Para-Équestres

Photo d'une athlète sur son cheval qui célèbre une victoire

Les sports para-équestres intègrent divers handicaps et les cavaliers sont classés en fonction de leurs capacités motrices. Leurs habiletés à dos de cheval sont jugées en comparaison à d'autres athlètes ayant des capacités similaires.

C'est l'un des rares sports dans lesquels les femmes et les hommes se font compétition dans les mêmes épreuves. Les athlètes peuvent remporter des médailles tant dans les épreuves individuelles qu'en équipes lors de la même compétition.

Plusieurs athlètes des sports para-équestres participent aussi aux épreuves pour les athlètes sans handicap. Au niveau communautaire, les sports para-équestres regroupent de nombreuses disciplines, mais au niveau international, ils se concentrent sur le dressage seulement.

Les cavaliers sont admissibles à trois épreuves : en équipe, individuelle et style libre sur musique. Les cavaliers sont jugés selon leur habileté à suivre divers circuits à dos de cheval qui comportent des changements de rythme et de direction.

Dans les compétitions internationales, les cavaliers peuvent remporter des médailles aux épreuves individuelles et style libre. Les médailles d'équipe sont accordées aux pays en fonction des pointages combinés de l'équipe et des épreuves individuelles des cavaliers désignés.

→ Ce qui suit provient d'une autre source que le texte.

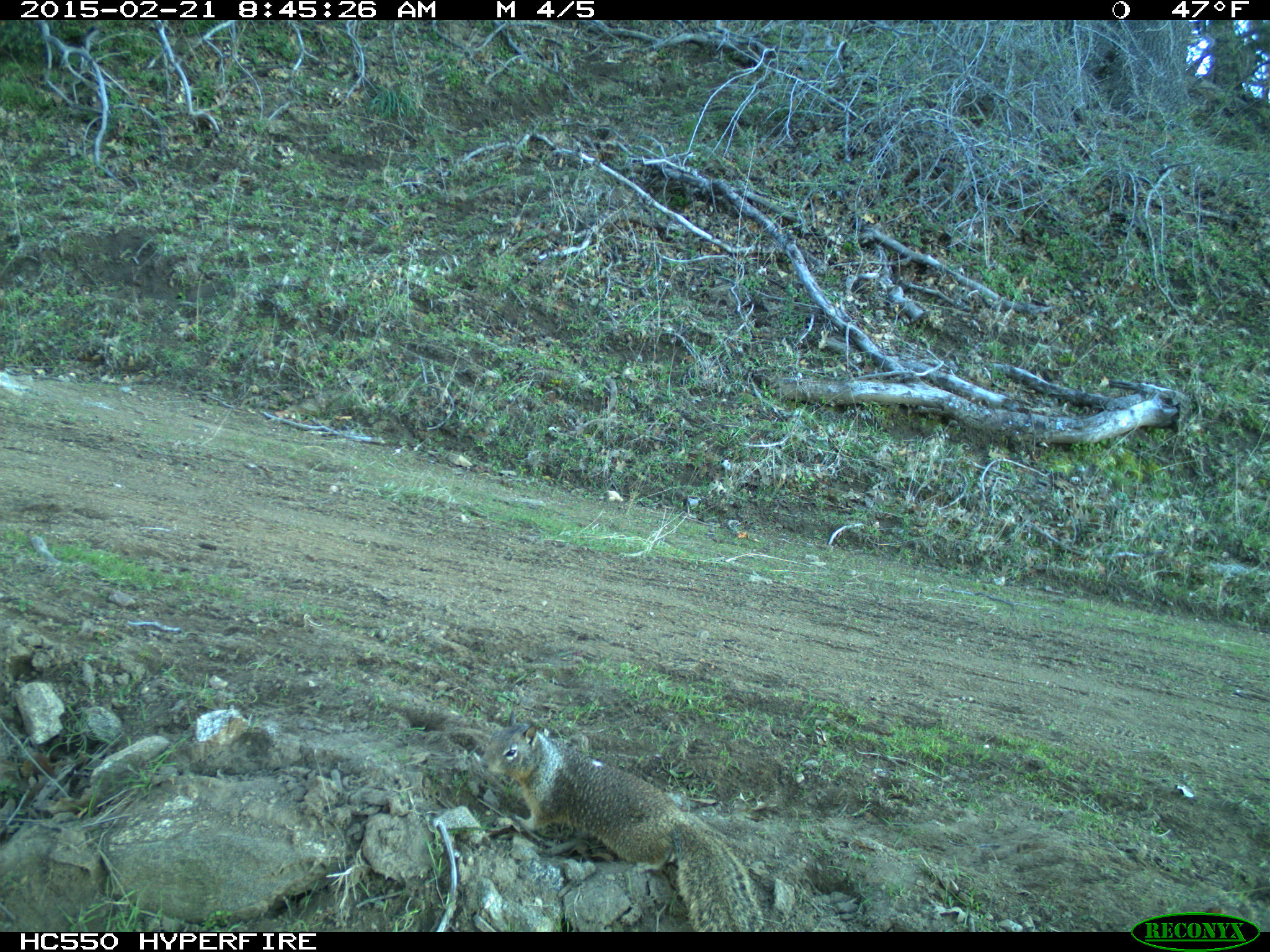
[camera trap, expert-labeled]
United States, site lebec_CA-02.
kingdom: Animalia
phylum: Chordata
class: Mammalia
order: Rodentia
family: Sciuridae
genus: Otospermophilus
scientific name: Otospermophilus beecheyi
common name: california ground squirrel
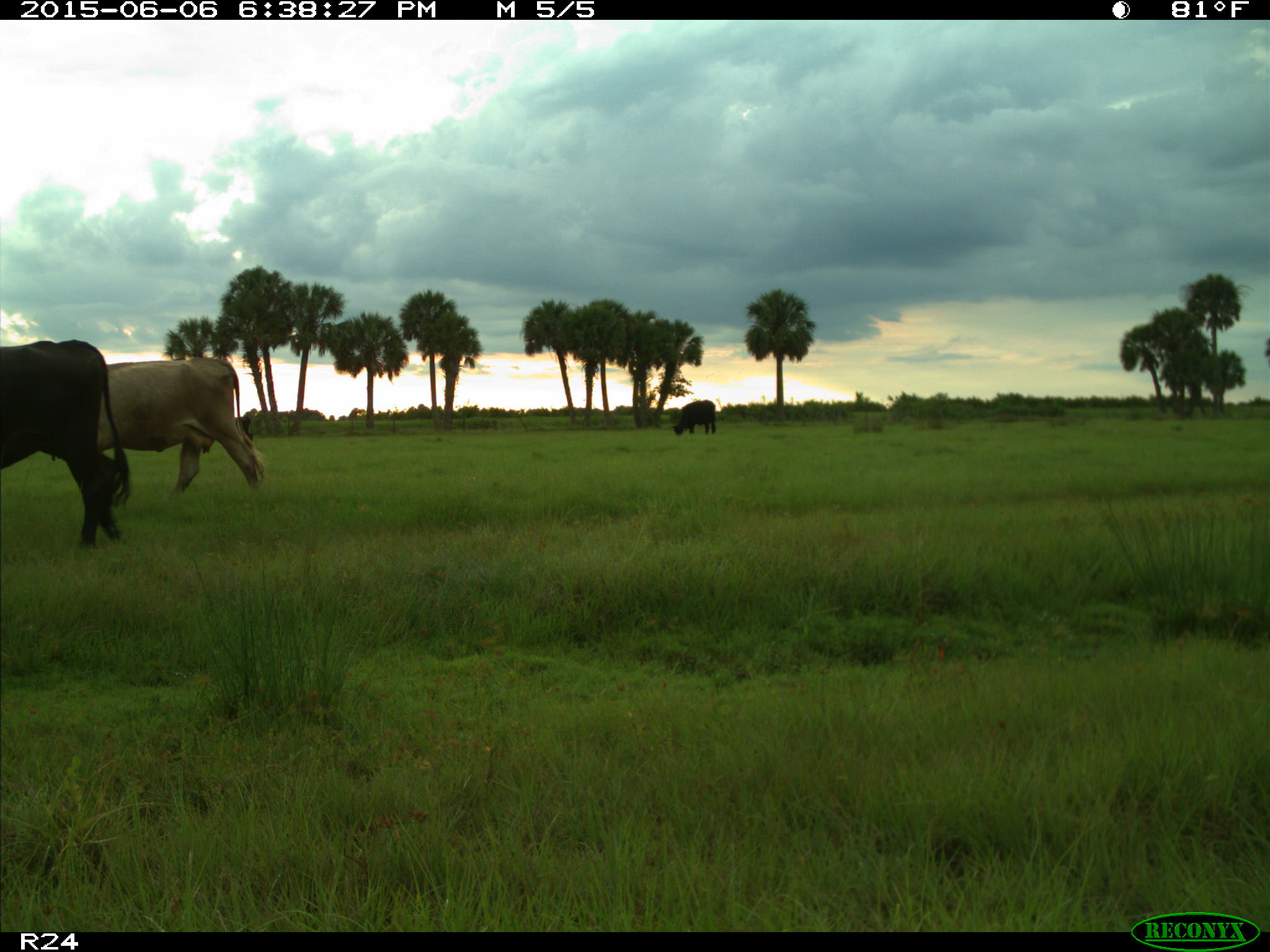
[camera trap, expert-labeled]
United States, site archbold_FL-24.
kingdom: Animalia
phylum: Chordata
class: Mammalia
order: Artiodactyla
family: Bovidae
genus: Bos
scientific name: Bos taurus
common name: domestic cow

Les sports para-équestres sont régis par la Fédération équestre internationale (FEI) (www.horsesport.org) depuis 2006 et l’organisme national de sport responsable est Hippique Canada (www.equinecanada.ca).

Classification

Les sports para-équestres comportent cinq grades, le Grade IA représentant les cavaliers ayant les handicaps les plus sévères et le Grade IV regroupant les cavaliers ayant les handicaps les plus légers.

Durant le processus de classification, les cavaliers peuvent recevoir l’autorisation d’utiliser des « dispositifs d’assistance autorisés » pour compenser leur limitation physique ou sensorielle résultant de leur handicap et pour leur permettre de monter à cheval. Un dispositif d’assistance ne peut être utilisé pour compenser le manque d’habiletés du cavalier ou pour améliorer la performance du cheval, mais peut être considéré comme un dispositif d’assistance à l’entraînement. Le bien-être du cheval est primordial dans la décision d’autoriser un dispositif d’assistance.

Grade IV : les athlètes ont un handicap à un ou deux membres ou un handicap visuel.

Grade III : les athlètes sont souvent capables de marcher sans assistance. Ils peuvent utiliser leurs bras et jambes de façon minimale, ont une perte de vision ou une déficience intellectuelle.

Grade II : la plupart de ces athlètes utilisent un fauteuil roulant ou ont une motricité limitée des bras et des jambes. Certains présentent un handicap unilatéral majeur. Les cavaliers participent aux épreuves de pas et de trot, mais pas au petit galop.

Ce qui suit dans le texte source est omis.